SERIES A WARRANTS TO PURCHASE 1,000,000 SHARES OF COMMON STOCK
Under that certain prospectus, dated June 28, 2021 (the “Prospectus”), filed on June 29, 2021 pursuant to Rule 424(b)(5), as part of our registration statement on Form S-3 (File No. 333-252145) filed on January 15, 2021, under which Oblong, Inc. (the “Company”) registered its offering of (i) Series A Warrants (the “Warrants”) to purchase 1,000,000 shares of the Company’s common stock, par value $0.0001 per share (the “Common Stock”) issued by the Company pursuant to the Securities Purchase Agreement, dated June 28, 2021, that was entered into by the Company and each of the selling stockholders (the “Original Investors”) and (ii) 4,000,000 shares of Common Stock, including the 1,000,000 shares of Common Stock underlying the Warrants (the “Warrant Shares”).
This prospectus supplement modifies, supersedes and supplements certain information contained or incorporated by reference in the Prospectus. This prospectus supplement should be read in conjunction with the Prospectus, which is to be delivered with this prospectus supplement. If there is any inconsistency between the information in the Prospectus and this prospectus supplement, you should rely on the information in this prospectus supplement. This prospectus supplement is not complete without, and may only be delivered or utilized in connection with, the Prospectus, including any future amendments or supplements to it. You should read the entire Prospectus and any amendments or supplements carefully before you make an investment decision.
Our Common Stock is listed on the Nasdaq Capital Market under the symbol “OBLG.” The last reported sale price of our Common Stock on April 21, 2023 was $2.57 per share.
Investing in our Common Stock involves a high degree of risk. Before deciding whether to invest in our securities, you should consider carefully the risks that we have described under the caption “Risk Factors” on page 2 of the Prospectus and in the documents incorporated by reference into the Prospectus and in any amendments or supplements to it.
Neither the Securities and Exchange Commission nor any state securities commission has approved or disapproved of these securities or passed upon the accuracy or adequacy of this prospectus supplement or the Prospectus. Any representation to the contrary is a criminal offense.

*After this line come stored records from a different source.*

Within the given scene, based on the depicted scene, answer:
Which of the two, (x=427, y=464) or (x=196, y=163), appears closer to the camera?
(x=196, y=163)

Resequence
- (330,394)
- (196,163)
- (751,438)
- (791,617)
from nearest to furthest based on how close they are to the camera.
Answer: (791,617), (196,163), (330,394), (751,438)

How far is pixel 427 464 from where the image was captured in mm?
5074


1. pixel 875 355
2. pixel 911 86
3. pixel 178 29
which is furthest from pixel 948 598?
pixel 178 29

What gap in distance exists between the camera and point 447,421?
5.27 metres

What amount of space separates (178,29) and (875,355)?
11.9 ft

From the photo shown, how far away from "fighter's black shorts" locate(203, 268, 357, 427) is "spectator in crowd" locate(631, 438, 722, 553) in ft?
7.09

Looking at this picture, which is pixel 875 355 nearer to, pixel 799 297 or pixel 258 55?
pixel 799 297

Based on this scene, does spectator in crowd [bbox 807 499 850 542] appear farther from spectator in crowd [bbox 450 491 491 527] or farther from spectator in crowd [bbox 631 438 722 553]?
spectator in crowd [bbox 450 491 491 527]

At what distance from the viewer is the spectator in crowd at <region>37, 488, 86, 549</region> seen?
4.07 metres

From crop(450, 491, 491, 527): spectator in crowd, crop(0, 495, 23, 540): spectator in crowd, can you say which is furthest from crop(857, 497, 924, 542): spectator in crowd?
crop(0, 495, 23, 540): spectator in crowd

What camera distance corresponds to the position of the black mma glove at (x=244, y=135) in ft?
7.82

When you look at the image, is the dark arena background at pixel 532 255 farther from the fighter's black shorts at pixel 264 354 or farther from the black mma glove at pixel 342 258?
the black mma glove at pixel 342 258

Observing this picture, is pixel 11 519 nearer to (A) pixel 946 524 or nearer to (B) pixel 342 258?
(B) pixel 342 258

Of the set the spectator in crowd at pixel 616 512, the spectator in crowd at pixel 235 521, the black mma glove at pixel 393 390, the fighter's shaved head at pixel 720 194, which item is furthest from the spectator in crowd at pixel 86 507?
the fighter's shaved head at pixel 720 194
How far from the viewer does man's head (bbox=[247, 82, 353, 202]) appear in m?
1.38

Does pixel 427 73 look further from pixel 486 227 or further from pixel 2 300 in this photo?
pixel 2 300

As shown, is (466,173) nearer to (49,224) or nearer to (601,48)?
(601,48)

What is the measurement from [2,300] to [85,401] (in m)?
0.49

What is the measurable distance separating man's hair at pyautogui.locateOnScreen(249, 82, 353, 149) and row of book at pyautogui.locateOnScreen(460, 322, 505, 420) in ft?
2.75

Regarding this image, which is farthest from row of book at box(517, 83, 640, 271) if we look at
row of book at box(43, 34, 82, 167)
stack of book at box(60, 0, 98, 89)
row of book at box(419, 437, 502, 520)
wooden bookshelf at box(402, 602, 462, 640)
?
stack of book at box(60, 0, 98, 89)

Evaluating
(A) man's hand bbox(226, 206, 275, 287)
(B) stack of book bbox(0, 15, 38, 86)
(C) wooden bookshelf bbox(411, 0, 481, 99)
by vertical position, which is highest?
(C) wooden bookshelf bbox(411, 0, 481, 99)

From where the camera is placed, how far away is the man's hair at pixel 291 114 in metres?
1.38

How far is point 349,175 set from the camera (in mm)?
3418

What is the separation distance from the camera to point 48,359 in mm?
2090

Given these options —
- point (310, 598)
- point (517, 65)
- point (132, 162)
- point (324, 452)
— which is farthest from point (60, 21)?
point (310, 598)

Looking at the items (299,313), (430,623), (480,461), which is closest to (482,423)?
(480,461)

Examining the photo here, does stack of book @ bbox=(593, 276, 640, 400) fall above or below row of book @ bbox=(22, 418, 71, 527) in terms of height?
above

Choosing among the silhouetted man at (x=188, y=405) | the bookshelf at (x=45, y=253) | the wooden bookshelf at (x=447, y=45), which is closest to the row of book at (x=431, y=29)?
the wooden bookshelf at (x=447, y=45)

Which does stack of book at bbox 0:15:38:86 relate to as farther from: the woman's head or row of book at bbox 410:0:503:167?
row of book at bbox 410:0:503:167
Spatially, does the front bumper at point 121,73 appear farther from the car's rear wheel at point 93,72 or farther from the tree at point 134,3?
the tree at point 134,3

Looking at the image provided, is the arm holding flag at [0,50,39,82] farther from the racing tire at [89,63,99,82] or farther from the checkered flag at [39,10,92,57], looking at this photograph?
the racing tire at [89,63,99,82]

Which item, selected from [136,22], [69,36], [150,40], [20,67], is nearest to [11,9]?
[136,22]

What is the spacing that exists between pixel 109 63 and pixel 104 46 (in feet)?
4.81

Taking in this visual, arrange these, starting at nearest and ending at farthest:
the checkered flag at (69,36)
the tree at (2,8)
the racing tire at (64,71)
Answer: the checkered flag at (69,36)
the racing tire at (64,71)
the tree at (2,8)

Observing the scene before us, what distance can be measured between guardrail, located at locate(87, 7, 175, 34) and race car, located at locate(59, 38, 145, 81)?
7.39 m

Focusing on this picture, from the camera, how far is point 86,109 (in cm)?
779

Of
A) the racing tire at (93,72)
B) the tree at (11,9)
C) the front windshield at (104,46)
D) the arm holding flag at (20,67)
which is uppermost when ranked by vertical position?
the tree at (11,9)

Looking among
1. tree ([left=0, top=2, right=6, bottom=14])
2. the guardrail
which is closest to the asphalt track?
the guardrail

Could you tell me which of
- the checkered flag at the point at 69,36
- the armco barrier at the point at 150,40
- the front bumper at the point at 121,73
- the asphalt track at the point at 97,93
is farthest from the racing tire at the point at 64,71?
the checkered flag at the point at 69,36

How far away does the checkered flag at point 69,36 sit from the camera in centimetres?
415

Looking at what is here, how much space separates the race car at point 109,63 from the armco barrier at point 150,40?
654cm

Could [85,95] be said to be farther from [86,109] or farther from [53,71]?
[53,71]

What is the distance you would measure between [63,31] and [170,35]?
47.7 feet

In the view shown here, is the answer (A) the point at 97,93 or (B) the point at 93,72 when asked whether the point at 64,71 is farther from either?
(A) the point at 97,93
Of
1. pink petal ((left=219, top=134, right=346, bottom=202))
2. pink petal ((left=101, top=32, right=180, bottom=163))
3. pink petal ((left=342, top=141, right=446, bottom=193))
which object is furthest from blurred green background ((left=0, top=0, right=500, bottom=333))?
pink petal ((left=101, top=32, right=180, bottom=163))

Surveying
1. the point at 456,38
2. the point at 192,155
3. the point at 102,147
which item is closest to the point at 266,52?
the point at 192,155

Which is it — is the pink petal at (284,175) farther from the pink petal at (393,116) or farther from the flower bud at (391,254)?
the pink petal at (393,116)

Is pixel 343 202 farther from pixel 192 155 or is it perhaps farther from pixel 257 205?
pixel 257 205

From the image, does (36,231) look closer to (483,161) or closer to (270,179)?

WARRANT REPRICE TRANSACTION
As disclosed in the Company’s Current Report on Form 8-K filed with the Securities and Exchange Commission on April 24, 2023 (the “Current Report”), the Company and certain of the Original Investors (the “Participants”) entered into separate warrant repricing letter agreements with the Company, dated as of April 18, 2023 (the “Reprice Letter Agreements”). Pursuant to the Reprice Letter Agreements, each Participant agreed with the Company to exercise their respective Warrants in a cash exercise and the Company agreed with each Participant to amend their respective Warrants to reduce the exercise price per Warrant Share to $1.71. Additionally, the Participants agreed not to sell, transfer or otherwise dispose of any Warrant Shares from April 18, 2023 and through and including April 24, 2023.
Other than the reduction in the per share exercise price for the above-described Warrants, all other terms and provisions of the Warrants remain unchanged. Since not all of the Original Investors participated in the repricing, such non-participating Original Investors’ Warrants will continue to have their exercise price as provided in their Warrants, which as of the date hereof and after adjustments thereof is $60.00. The Company expects to receive aggregate gross proceeds of approximately $113,573 in connection with the exercise of the Warrants.
This prospectus supplement is being filed to update the information in the Prospectus with the information summarized above and contained in the Current Report.
The date of this prospectus supplement is April 24, 2023.